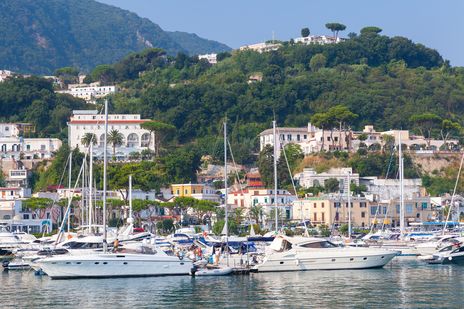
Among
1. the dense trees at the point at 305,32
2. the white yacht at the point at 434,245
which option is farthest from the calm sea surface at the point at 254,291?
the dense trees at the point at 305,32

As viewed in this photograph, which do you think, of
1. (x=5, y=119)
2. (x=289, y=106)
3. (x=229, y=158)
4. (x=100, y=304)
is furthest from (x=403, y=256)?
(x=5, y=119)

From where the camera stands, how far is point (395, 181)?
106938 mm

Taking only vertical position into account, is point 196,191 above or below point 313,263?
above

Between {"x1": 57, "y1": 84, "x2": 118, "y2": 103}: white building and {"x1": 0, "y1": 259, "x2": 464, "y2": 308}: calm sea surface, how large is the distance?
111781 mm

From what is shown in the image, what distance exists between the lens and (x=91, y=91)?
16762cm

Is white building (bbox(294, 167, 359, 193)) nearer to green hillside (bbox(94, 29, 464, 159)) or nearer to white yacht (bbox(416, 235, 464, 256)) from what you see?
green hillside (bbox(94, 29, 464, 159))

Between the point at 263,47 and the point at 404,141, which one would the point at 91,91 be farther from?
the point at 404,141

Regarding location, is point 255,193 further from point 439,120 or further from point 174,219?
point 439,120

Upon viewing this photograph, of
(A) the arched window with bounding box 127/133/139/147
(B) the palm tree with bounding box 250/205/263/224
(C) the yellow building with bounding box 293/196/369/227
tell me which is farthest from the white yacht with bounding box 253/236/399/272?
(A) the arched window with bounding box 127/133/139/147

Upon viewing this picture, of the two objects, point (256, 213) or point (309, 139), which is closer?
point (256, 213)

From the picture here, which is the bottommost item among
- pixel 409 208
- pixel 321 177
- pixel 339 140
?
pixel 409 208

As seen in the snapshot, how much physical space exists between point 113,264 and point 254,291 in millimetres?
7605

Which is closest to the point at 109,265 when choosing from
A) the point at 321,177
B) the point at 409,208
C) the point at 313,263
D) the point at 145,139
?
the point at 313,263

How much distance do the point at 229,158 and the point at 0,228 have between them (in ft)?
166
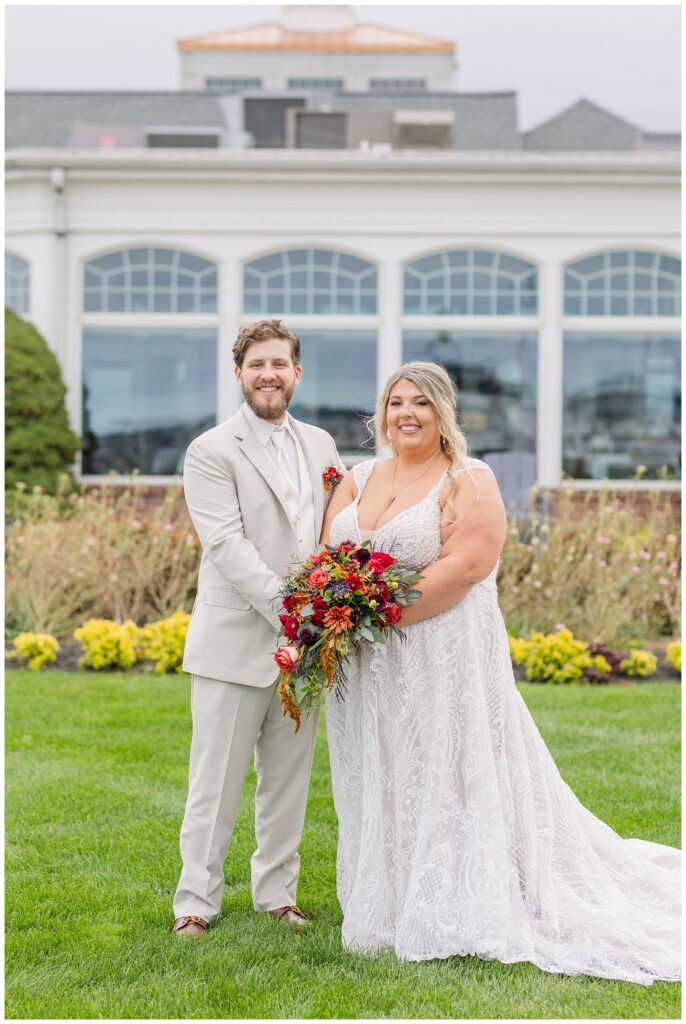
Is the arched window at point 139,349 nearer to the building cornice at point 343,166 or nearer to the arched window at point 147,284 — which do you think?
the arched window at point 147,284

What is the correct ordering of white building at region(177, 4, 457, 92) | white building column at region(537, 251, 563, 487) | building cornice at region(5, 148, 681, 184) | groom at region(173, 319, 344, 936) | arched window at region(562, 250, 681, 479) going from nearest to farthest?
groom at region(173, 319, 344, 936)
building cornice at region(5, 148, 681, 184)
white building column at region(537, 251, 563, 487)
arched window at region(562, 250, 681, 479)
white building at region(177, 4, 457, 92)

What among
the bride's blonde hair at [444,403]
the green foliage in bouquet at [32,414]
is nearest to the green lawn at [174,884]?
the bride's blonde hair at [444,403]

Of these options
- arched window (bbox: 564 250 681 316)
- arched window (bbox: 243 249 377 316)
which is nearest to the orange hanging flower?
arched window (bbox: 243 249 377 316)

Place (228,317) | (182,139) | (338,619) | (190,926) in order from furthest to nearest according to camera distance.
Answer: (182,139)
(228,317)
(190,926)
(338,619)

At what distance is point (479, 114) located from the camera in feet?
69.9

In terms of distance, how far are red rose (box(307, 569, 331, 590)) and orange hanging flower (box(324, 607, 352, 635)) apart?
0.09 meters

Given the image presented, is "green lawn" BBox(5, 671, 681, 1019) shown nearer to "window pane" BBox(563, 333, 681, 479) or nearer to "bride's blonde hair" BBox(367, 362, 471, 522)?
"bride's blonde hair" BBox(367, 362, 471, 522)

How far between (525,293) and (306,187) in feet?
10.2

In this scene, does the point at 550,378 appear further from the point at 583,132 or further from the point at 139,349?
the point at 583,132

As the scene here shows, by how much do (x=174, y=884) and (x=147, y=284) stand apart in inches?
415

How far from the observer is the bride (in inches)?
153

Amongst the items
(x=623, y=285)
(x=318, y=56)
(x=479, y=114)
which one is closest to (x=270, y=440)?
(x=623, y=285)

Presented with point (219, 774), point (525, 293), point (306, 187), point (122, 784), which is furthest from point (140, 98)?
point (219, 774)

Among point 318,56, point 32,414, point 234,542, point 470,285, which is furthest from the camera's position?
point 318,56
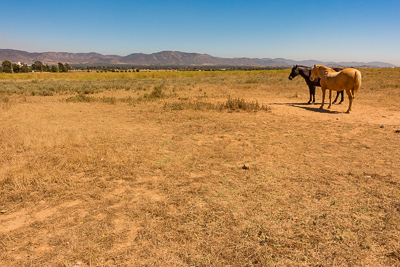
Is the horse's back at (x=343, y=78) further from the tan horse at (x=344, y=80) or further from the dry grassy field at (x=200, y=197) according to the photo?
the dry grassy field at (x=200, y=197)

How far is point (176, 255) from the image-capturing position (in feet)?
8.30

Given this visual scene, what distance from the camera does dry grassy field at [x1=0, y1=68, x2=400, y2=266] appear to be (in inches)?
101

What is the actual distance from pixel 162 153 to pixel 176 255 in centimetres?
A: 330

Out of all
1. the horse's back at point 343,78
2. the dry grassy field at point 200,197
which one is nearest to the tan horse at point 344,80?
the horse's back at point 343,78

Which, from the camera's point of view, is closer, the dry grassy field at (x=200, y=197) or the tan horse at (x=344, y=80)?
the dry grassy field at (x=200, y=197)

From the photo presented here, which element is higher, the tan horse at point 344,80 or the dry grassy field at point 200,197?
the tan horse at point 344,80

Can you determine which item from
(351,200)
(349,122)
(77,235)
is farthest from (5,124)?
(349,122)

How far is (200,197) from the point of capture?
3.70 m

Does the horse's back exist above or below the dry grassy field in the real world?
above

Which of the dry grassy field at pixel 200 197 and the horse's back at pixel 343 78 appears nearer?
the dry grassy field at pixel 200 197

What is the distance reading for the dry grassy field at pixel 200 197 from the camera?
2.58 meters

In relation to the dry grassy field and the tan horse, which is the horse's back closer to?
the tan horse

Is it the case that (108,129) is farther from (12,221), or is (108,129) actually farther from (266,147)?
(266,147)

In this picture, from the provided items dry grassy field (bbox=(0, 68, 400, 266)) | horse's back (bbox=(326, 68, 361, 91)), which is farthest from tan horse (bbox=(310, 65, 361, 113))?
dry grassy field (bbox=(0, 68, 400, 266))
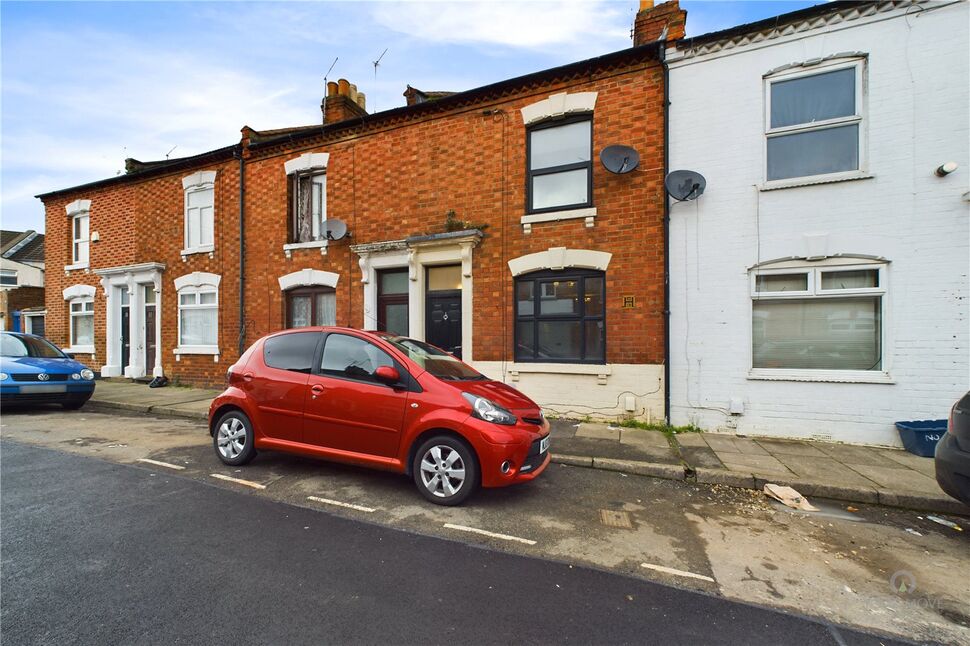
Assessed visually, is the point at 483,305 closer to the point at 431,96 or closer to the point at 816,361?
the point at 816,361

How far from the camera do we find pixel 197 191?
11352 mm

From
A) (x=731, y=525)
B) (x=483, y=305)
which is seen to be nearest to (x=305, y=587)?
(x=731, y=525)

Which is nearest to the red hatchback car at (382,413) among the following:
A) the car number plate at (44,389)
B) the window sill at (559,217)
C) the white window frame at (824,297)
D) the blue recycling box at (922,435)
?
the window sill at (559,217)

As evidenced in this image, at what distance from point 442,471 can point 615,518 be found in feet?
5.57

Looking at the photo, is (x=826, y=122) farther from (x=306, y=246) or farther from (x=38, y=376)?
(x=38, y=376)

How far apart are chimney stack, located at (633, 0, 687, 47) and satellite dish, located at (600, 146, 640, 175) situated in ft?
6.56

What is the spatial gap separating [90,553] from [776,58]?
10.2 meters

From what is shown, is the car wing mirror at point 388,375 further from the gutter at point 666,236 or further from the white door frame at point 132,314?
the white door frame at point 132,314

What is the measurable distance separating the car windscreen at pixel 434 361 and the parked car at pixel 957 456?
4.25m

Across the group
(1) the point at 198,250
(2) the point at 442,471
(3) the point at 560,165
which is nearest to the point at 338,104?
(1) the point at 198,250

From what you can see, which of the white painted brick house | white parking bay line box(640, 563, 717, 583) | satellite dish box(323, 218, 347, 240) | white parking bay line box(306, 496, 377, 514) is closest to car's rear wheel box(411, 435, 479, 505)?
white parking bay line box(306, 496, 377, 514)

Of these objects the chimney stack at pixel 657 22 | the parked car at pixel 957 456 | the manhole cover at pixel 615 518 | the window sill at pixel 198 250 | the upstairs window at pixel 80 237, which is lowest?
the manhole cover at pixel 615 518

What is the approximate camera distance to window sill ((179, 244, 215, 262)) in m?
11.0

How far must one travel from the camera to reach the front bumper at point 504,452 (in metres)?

━━━━━━━━━━━━━━━━━━━━━━━━━━━━━━

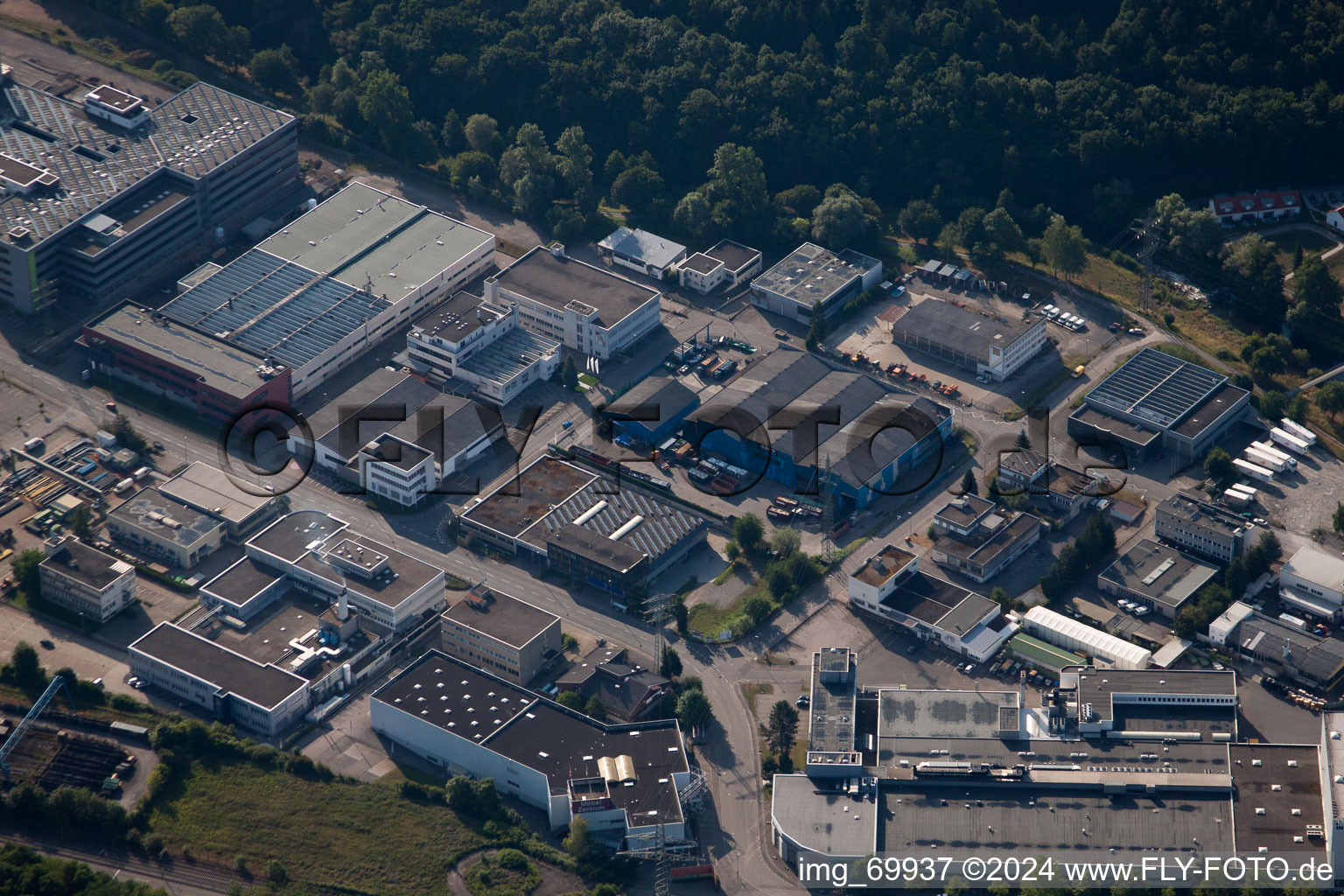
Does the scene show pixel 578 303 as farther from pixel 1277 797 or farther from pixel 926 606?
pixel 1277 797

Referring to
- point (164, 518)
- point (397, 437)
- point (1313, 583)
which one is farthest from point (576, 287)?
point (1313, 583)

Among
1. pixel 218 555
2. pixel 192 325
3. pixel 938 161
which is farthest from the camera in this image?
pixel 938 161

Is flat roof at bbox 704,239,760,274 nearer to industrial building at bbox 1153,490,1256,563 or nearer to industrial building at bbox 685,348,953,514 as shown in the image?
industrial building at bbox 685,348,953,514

━━━━━━━━━━━━━━━━━━━━━━━━━━━━━━

# [Exercise prompt]
Pick out every line of the data above that contains the string "shown" and copy each one in full. Treat uppercase and lowercase letters as different.

# [Written response]
From what is shown in the image, what distance exists between the lens and (x=91, y=91)?
Given the image presented, is "green lawn" BBox(5, 671, 681, 1019) shown nearer to "window pane" BBox(563, 333, 681, 479) or nearer to "bride's blonde hair" BBox(367, 362, 471, 522)?
From what is shown, is the car wing mirror at point 388,375 further from the gutter at point 666,236 or further from the white door frame at point 132,314?
Is flat roof at bbox 704,239,760,274 nearer to industrial building at bbox 1153,490,1256,563 or nearer to industrial building at bbox 685,348,953,514 as shown in the image?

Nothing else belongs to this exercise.